WORK TO DO
Format the stretch of the records from the line containing "Of the grass" through the end of the records as a Markdown table with the columns No. and Line, one numbered row per line, leaving out blank lines.

MATERIAL SUPPLIED
▶

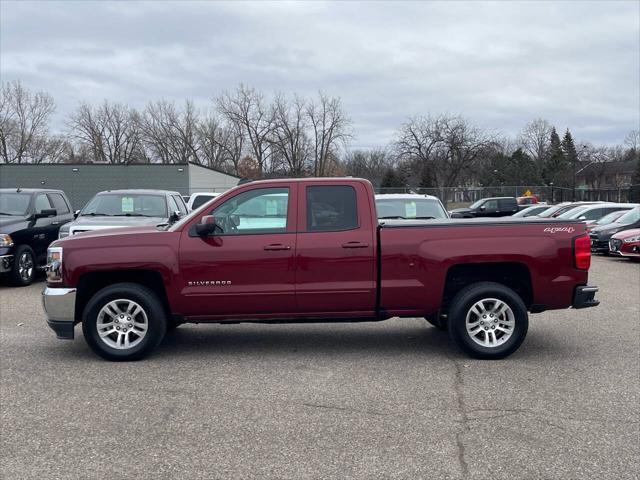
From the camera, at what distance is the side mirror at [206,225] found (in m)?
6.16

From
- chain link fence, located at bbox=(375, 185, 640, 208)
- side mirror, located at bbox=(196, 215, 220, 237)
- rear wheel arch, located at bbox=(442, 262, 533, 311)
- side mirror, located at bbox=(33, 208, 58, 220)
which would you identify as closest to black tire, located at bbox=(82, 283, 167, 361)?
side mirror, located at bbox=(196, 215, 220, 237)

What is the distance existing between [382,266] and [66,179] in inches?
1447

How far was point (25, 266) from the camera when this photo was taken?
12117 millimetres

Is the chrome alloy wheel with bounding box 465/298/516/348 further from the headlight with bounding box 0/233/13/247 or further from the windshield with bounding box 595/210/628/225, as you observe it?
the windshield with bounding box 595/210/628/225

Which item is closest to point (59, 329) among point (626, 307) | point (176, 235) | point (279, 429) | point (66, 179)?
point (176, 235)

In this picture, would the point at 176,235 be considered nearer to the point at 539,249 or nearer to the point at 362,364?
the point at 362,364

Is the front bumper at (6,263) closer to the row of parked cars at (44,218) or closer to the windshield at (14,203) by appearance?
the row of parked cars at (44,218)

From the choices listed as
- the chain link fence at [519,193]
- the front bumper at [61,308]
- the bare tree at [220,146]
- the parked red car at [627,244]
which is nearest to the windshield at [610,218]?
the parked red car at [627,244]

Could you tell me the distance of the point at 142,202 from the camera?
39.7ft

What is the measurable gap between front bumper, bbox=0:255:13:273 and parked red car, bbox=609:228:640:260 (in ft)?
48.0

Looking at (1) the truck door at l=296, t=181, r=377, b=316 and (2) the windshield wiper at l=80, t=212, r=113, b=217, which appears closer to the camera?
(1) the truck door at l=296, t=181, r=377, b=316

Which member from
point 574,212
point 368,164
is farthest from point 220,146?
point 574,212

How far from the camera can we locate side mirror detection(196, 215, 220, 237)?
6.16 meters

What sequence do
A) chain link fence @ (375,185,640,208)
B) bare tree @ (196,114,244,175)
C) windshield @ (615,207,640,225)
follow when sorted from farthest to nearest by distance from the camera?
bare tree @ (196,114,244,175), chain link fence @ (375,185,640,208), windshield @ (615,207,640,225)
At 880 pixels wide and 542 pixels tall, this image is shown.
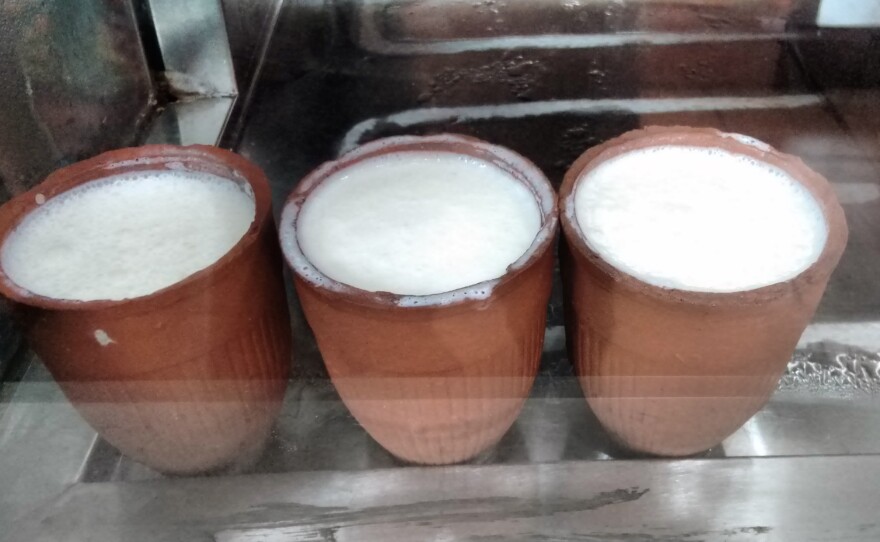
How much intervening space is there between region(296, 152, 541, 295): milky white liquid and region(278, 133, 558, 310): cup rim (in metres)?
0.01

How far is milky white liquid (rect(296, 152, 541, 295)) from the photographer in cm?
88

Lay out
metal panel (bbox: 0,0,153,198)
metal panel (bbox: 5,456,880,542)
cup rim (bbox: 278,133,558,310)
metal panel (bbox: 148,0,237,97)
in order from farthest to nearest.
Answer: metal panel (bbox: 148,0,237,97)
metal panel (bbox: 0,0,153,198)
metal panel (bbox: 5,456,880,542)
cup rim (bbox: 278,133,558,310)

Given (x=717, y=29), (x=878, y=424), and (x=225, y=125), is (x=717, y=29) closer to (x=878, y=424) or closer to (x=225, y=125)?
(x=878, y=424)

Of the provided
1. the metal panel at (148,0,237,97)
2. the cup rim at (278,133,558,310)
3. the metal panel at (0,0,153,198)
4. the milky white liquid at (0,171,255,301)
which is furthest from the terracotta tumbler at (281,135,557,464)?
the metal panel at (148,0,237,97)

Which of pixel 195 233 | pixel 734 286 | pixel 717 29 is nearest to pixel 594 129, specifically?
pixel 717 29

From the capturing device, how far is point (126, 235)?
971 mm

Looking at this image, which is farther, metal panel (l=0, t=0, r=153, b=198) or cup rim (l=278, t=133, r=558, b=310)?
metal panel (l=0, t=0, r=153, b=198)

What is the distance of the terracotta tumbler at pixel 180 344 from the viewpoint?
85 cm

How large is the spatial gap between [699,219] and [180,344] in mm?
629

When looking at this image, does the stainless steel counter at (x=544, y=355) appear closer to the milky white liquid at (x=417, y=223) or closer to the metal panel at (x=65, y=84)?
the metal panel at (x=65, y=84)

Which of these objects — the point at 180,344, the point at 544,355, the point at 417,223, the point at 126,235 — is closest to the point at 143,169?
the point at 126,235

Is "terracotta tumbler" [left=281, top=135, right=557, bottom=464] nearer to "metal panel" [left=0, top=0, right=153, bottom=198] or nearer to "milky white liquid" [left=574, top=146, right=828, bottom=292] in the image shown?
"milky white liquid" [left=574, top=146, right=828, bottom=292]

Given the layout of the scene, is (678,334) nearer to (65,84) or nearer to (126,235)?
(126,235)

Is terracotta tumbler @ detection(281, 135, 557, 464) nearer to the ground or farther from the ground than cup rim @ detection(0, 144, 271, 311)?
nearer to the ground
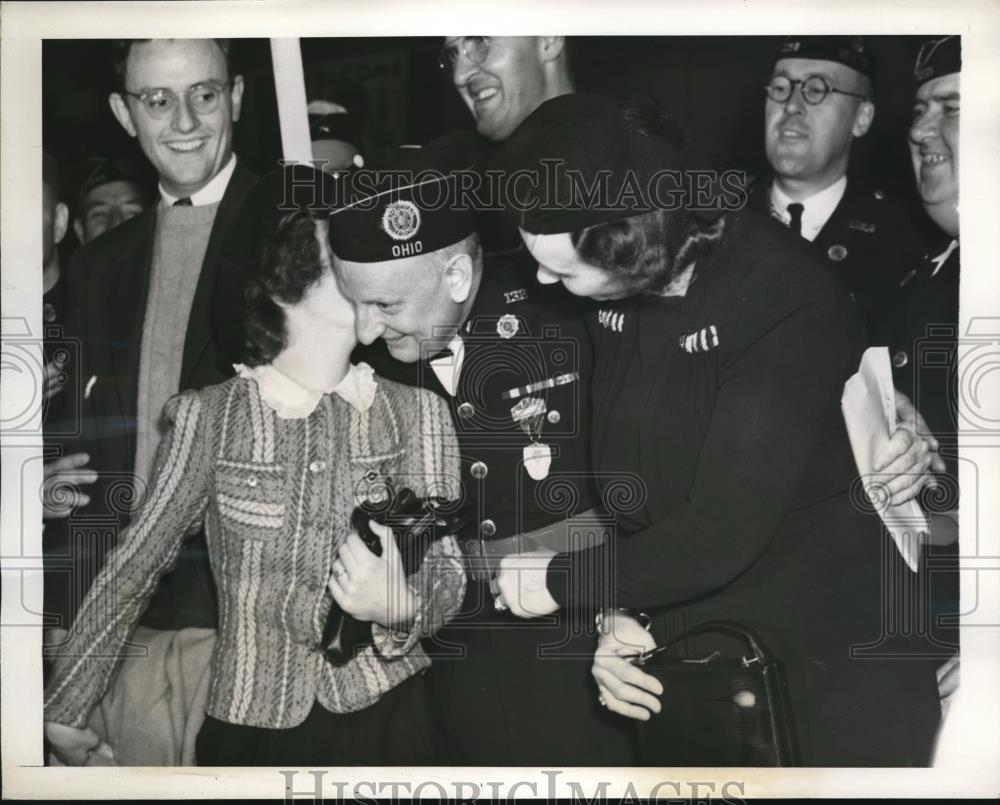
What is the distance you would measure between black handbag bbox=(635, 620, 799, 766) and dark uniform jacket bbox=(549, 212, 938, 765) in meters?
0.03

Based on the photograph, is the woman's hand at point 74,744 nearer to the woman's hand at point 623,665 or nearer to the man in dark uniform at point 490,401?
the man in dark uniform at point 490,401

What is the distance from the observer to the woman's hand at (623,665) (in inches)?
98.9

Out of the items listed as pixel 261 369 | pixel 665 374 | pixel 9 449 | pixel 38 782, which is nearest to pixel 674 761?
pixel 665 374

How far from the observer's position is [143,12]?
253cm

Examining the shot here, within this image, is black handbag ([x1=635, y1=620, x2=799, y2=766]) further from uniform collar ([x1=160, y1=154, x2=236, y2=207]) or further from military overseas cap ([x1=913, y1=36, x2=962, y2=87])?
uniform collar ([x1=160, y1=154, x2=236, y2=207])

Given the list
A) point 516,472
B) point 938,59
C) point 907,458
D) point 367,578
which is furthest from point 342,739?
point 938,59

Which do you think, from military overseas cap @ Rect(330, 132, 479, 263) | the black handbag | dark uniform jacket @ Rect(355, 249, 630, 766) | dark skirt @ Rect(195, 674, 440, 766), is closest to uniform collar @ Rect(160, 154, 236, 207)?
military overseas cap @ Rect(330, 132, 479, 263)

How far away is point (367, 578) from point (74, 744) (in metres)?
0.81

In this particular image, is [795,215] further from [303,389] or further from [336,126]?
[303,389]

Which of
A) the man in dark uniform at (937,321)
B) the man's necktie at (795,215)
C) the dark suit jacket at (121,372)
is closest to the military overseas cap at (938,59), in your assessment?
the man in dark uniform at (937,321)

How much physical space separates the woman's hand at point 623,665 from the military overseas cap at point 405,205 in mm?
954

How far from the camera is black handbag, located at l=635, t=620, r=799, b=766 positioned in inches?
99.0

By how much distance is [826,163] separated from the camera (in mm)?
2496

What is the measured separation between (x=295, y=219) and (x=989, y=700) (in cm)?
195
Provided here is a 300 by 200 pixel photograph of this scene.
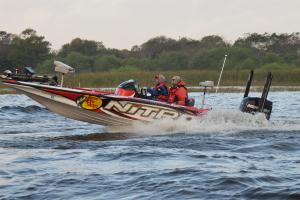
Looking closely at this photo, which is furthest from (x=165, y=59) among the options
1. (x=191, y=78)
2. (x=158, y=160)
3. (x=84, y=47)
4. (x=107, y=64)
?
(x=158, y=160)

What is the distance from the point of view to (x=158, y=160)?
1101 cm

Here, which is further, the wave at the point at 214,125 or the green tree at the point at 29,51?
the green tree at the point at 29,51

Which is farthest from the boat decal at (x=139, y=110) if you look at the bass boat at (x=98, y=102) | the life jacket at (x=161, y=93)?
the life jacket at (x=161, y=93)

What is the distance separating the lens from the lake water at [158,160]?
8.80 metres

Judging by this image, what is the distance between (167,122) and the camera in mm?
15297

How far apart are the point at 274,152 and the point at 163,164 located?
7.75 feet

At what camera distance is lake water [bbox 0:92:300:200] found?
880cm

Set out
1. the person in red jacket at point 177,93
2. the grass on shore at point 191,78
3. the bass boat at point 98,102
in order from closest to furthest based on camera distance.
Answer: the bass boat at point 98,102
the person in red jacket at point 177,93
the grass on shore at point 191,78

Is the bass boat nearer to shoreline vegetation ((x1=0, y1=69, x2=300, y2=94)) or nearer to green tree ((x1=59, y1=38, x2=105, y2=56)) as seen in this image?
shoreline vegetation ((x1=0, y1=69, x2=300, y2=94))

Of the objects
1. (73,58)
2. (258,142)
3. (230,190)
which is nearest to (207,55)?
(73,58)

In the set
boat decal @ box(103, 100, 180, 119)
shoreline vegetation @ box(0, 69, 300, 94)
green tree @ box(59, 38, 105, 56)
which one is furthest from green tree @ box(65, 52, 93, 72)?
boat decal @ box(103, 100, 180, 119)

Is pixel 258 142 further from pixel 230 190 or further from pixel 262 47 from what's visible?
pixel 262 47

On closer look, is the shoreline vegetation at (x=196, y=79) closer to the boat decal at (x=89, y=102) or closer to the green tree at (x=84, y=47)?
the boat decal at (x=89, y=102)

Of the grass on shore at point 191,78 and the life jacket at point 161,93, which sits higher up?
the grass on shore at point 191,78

◀

WRITTEN SOLUTION
| No. | Line |
|---|---|
| 1 | Of the grass on shore at point 191,78 and the life jacket at point 161,93, which sits higher up? |
| 2 | the grass on shore at point 191,78 |